▶ Prompt 1:
In the rows, could you substitute "pond" for "puddle" in everything from the line with "Which choice among" down to the line with "is closest to jeep", changing nothing else, and give back only those lines?

▶ Passage shown:
================================
Thank you mama

May 12, 2024

A Night to Remember: Lessons on Love and Restoration

Today is Mother's Day and I'm overwhelmed.

Last night, I had the privilege of attending a dinner for the Boys to Men organization, and let me tell you, it was an experience like no other. The room was filled with powerful moments that moved everyone to tears—no one left with dry eyes.

One of the most touching parts of the evening was an activity where boys stood with a rose in hand and spoke directly to their mothers (or grandmother, sister, teacher) seated next to them. They began with, "I love you because..." and finished it with their own heartfelt words. Some boys brought humor, while others displayed raw vulnerability, even choking on their words. But that wasn’t a sign of weakness—it was a mark of strength. The act of using their voices, of openly expressing their feelings, was a major step in healing and transforming their relationships.

Organizations like Boys to Men are essential, guiding young men through mentorship, community, and vulnerability. They help teenagers discover their purpose, founded on Christian principles, with real-life applications that create lasting impact.

The key speaker was a young man by the name of Ezra, who spoke a powerful message to the boys in attendance. He spoke about his mother's drug addiction to crack cocaine, and how it affected him growing up. His words were heavy with emotion as he recalled the deep hurt, resentment, and even embarrassment he felt as a child. Ezra’s mother was seated at our table, and when he began speaking about her, the weight of those years seemed to pour out of her in tears. Someone around her held her, and in that moment, I was reminded of how crucial it is for us to have people who support us, even in our brokenness.
================================
▶ Dataset records:
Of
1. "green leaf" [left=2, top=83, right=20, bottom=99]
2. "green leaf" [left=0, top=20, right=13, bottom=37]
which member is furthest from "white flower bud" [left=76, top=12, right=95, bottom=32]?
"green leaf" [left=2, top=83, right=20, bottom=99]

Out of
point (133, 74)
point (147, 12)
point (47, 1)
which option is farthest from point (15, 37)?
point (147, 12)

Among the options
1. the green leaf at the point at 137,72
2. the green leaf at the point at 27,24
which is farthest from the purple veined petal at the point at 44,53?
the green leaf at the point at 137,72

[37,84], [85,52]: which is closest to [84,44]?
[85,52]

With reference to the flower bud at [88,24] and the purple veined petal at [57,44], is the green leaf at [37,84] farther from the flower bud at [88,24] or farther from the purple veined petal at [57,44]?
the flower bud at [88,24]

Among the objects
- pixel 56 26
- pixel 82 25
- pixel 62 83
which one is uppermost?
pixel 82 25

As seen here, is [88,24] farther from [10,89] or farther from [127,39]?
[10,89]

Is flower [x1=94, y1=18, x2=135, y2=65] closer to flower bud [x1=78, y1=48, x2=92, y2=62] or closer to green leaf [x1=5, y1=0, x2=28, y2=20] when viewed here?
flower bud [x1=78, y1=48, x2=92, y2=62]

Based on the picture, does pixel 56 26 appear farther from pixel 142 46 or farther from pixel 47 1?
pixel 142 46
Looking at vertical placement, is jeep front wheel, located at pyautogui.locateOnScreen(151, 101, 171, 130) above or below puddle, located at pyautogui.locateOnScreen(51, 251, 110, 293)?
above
================================
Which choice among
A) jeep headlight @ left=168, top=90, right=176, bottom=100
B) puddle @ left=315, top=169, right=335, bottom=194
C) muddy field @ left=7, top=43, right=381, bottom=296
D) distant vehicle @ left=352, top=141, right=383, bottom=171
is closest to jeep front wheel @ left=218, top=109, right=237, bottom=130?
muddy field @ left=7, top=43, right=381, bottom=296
================================
▶ Prompt 2:
Can you return everything from "Organizations like Boys" down to "in our brokenness." in the Mother's Day post, copied word for word?

▶ Written solution 1:
Which choice among
A) jeep headlight @ left=168, top=90, right=176, bottom=100
B) pond @ left=315, top=169, right=335, bottom=194
C) muddy field @ left=7, top=43, right=381, bottom=296
D) distant vehicle @ left=352, top=141, right=383, bottom=171
is closest to jeep front wheel @ left=218, top=109, right=237, bottom=130?

▶ Written solution 2:
Organizations like Boys to Men are essential, guiding young men through mentorship, community, and vulnerability. They help teenagers discover their purpose, founded on Christian principles, with real-life applications that create lasting impact.

The key speaker was a young man by the name of Ezra, who spoke a powerful message to the boys in attendance. He spoke about his mother's drug addiction to crack cocaine, and how it affected him growing up. His words were heavy with emotion as he recalled the deep hurt, resentment, and even embarrassment he felt as a child. Ezra’s mother was seated at our table, and when he began speaking about her, the weight of those years seemed to pour out of her in tears. Someone around her held her, and in that moment, I was reminded of how crucial it is for us to have people who support us, even in our brokenness.